In response to this pressing question, authors Dave Daubert and Richard E.T. Jorgensen produced an accessible and compelling guide, "Becoming a Hybrid Church"($11.99 USD, available from Day 8 Strategies). Taking a collaborative approach, the book includes recommendations for hybrid worship, stewardship, spiritual practice, and other aspects of Christian ministry, alongside discussion starters and prompts for further discernment.

Daubert and Jorgensen's work is compelling in that it casts the church's digital vocation not as an "add-on" or "extra." For the authors, digital ministry is essential to Christian practice in a tech-shaped culture, one that church leaders ignore "at their own peril."


Accordingly, their ideas go well beyond superficial suggestions to add a dial-in to a meeting or position a web camera at the back of the sanctuary.

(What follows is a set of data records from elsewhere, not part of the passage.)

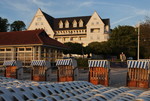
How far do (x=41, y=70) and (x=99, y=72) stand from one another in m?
5.88

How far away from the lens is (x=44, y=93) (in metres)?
7.52

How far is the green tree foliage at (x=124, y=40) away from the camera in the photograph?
4744 centimetres

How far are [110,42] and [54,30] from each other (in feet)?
66.0

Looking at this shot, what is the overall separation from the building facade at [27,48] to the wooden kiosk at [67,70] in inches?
324

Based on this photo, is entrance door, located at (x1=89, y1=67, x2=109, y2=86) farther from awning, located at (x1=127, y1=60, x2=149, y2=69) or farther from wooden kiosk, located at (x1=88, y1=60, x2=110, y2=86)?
awning, located at (x1=127, y1=60, x2=149, y2=69)

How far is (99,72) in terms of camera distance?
1454 centimetres

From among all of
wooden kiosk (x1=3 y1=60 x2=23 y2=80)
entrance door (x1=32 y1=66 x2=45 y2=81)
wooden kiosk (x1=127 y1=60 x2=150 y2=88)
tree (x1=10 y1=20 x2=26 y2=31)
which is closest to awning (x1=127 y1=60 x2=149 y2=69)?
wooden kiosk (x1=127 y1=60 x2=150 y2=88)

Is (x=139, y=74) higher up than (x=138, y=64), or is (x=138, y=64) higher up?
(x=138, y=64)

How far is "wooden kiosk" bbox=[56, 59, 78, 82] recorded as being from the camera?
15703mm

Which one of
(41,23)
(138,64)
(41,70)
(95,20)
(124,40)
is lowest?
(41,70)

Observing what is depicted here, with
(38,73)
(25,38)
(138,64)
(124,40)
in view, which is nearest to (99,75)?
(138,64)

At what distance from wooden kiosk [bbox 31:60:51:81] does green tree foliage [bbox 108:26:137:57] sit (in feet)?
107

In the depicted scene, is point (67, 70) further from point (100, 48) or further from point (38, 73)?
point (100, 48)

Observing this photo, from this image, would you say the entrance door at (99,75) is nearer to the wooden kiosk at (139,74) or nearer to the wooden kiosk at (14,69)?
the wooden kiosk at (139,74)
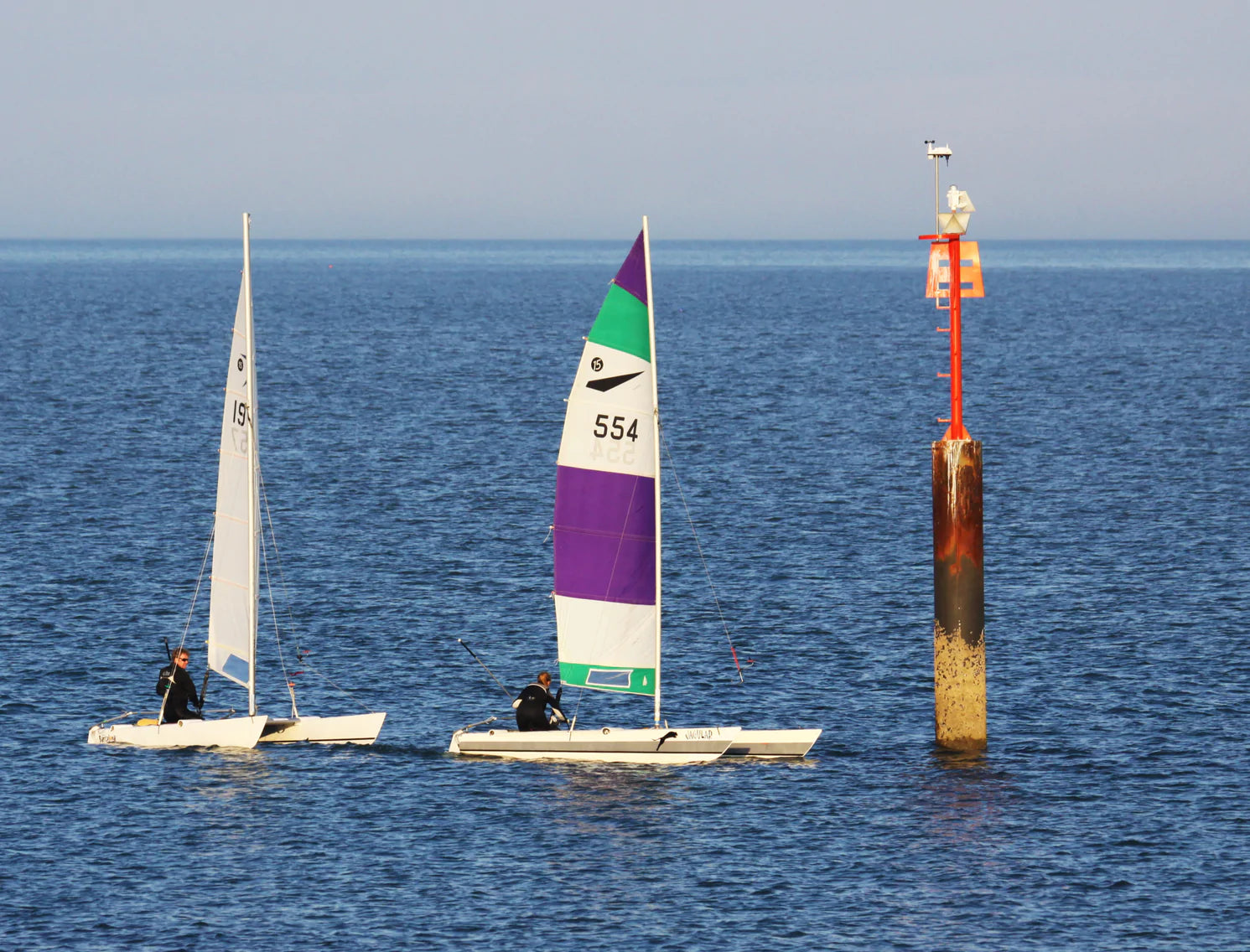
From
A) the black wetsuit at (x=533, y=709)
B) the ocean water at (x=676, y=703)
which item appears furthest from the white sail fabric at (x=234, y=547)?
the black wetsuit at (x=533, y=709)

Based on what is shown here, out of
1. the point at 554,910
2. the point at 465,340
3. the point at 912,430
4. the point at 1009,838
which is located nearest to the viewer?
the point at 554,910

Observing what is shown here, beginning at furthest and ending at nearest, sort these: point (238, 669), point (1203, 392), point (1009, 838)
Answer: point (1203, 392) < point (238, 669) < point (1009, 838)

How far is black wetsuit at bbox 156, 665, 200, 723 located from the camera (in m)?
44.2

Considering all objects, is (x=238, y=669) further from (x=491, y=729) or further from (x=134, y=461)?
(x=134, y=461)

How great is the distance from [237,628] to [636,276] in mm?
13617

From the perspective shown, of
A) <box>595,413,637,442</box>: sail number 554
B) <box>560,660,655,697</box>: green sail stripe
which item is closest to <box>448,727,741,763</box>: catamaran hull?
<box>560,660,655,697</box>: green sail stripe

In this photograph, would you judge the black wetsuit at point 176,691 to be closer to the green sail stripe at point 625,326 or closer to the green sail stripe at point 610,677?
the green sail stripe at point 610,677

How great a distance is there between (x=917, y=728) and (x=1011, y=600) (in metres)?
16.3

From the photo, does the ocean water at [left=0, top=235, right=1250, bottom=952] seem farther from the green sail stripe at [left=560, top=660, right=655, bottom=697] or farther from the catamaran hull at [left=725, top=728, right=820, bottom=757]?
the green sail stripe at [left=560, top=660, right=655, bottom=697]

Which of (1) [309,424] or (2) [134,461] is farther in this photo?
(1) [309,424]

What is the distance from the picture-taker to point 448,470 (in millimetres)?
92125

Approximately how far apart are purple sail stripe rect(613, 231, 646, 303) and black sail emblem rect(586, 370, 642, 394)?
1781 millimetres

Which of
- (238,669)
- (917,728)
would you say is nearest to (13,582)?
(238,669)

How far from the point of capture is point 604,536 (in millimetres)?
42906
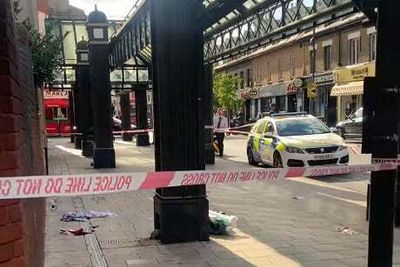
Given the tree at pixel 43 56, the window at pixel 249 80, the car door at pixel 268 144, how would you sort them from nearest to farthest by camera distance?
the tree at pixel 43 56 < the car door at pixel 268 144 < the window at pixel 249 80

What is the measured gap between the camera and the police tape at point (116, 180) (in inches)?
105

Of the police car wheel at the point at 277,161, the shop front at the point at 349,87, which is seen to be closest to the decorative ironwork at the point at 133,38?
the police car wheel at the point at 277,161

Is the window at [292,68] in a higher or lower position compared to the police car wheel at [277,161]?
higher

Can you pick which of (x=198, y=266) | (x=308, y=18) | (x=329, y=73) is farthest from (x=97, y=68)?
(x=329, y=73)

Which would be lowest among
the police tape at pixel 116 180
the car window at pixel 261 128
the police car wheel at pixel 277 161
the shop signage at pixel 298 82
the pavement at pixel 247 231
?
the pavement at pixel 247 231

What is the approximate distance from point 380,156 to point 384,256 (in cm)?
77

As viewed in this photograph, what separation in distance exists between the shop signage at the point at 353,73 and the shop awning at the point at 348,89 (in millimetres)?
317

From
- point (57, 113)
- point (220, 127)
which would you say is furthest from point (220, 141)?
point (57, 113)

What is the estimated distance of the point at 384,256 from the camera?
383 cm

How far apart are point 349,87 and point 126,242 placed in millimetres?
26485

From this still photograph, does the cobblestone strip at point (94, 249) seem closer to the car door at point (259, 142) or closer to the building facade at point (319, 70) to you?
the car door at point (259, 142)

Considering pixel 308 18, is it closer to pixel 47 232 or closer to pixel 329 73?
pixel 47 232

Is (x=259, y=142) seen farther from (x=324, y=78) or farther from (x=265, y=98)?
(x=265, y=98)

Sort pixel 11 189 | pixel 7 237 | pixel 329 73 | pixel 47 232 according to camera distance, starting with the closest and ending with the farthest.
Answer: pixel 7 237 < pixel 11 189 < pixel 47 232 < pixel 329 73
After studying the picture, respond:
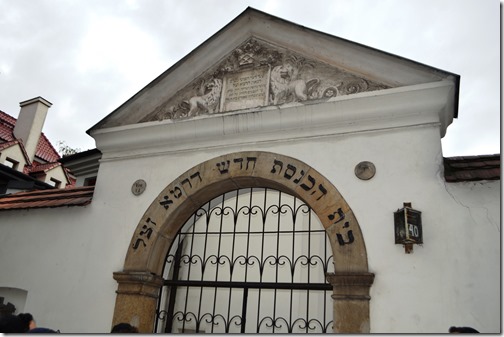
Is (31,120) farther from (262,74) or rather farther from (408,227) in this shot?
(408,227)

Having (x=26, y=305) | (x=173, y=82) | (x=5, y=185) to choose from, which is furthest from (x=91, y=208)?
(x=5, y=185)

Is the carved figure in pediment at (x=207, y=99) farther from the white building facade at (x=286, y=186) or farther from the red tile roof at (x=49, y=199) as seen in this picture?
the red tile roof at (x=49, y=199)

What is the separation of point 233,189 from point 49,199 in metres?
3.27

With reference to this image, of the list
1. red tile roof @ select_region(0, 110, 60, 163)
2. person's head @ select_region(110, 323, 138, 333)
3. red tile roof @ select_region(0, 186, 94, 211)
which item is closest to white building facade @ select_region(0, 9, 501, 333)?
red tile roof @ select_region(0, 186, 94, 211)

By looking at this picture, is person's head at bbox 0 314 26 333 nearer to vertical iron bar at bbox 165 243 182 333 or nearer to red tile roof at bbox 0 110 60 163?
vertical iron bar at bbox 165 243 182 333

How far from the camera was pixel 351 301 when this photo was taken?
16.3 ft

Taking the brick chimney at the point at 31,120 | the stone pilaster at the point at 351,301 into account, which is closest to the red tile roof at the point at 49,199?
the stone pilaster at the point at 351,301

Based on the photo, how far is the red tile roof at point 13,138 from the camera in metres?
18.8

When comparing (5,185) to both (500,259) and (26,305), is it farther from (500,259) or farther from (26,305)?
(500,259)

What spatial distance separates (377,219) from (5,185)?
807 centimetres

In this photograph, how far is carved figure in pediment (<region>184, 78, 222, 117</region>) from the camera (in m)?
6.84

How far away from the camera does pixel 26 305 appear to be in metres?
6.71

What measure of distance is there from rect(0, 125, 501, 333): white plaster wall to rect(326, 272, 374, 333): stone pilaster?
4.3 inches

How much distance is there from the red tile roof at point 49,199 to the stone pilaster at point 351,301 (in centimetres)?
406
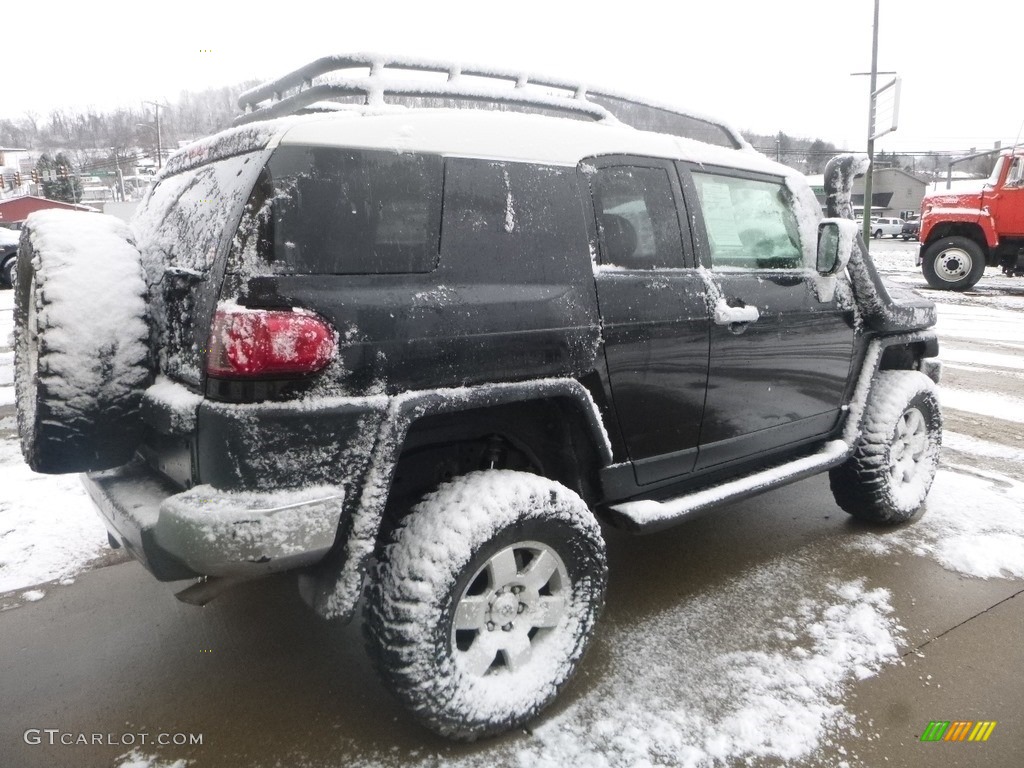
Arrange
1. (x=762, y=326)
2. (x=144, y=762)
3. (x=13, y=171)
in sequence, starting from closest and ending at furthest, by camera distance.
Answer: (x=144, y=762) → (x=762, y=326) → (x=13, y=171)

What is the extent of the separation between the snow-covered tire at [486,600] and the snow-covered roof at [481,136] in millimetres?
999

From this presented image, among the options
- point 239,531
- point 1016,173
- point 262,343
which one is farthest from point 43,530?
point 1016,173

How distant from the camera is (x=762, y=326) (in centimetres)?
300

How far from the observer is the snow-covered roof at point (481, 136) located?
2004 millimetres

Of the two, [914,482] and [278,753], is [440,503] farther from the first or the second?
[914,482]

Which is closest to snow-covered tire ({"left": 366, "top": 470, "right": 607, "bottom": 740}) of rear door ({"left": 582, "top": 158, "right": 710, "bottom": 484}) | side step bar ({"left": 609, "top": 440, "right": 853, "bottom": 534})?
side step bar ({"left": 609, "top": 440, "right": 853, "bottom": 534})

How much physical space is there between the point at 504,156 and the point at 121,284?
46.5 inches

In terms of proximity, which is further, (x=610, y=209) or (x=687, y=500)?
(x=687, y=500)

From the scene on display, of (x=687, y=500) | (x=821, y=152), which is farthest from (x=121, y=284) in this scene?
(x=821, y=152)

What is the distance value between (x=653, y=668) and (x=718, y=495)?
2.35 ft

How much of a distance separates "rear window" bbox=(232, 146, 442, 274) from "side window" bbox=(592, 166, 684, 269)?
2.25 ft

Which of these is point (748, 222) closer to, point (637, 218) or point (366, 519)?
point (637, 218)

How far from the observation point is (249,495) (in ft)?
5.99

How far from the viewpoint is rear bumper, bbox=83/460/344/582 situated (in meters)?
1.79
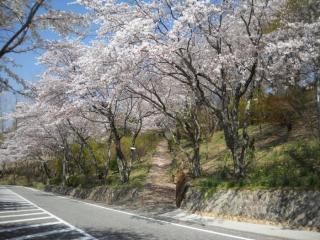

Instead, their ideas are grounded in the conviction that there ought to be parity between the online and offline experience of church, that digital and face-to-face expressions of Christian community should afford equal levels of connection to God and to one another. This moment demands considerable thoughtfulness and intentionality, with collaborative processes inclusive of both lay and ordained leadership.


"Becoming a Hybrid Church" is at the leading edge of a new movement within the Christian tradition. Savvy church leaders would do well to actually use the conversation guides that conclude each chapter, just as they would do well to put many of the tactics explored within this book into practice. But as a church, we need more than the implementation of these ideas.


We need church leaders to share their experience in moving towards hybrid ministry. As you begin to discern what it means to be a hybrid church, as you begin to launch practices that will build the bridge between online and offline forms of Christian connection, you ought to consider sharing your stories. Document your findings. What works? What flops? What facilitates authentic connection, what facilitates meaningful faith practice? As I read this important work, my hope is that more church leaders will use it as a jumping-off point for sharing their own ideas. With the hope of widespread vaccinations in the coming months, the "new normal" of hybrid church is just around the corner. This moment needs our experiences and stories, shared publicly for the benefit of the broader church. Daubert and Jorgensen have teed up the conversation starters. It's up to all of us to engage the conversation.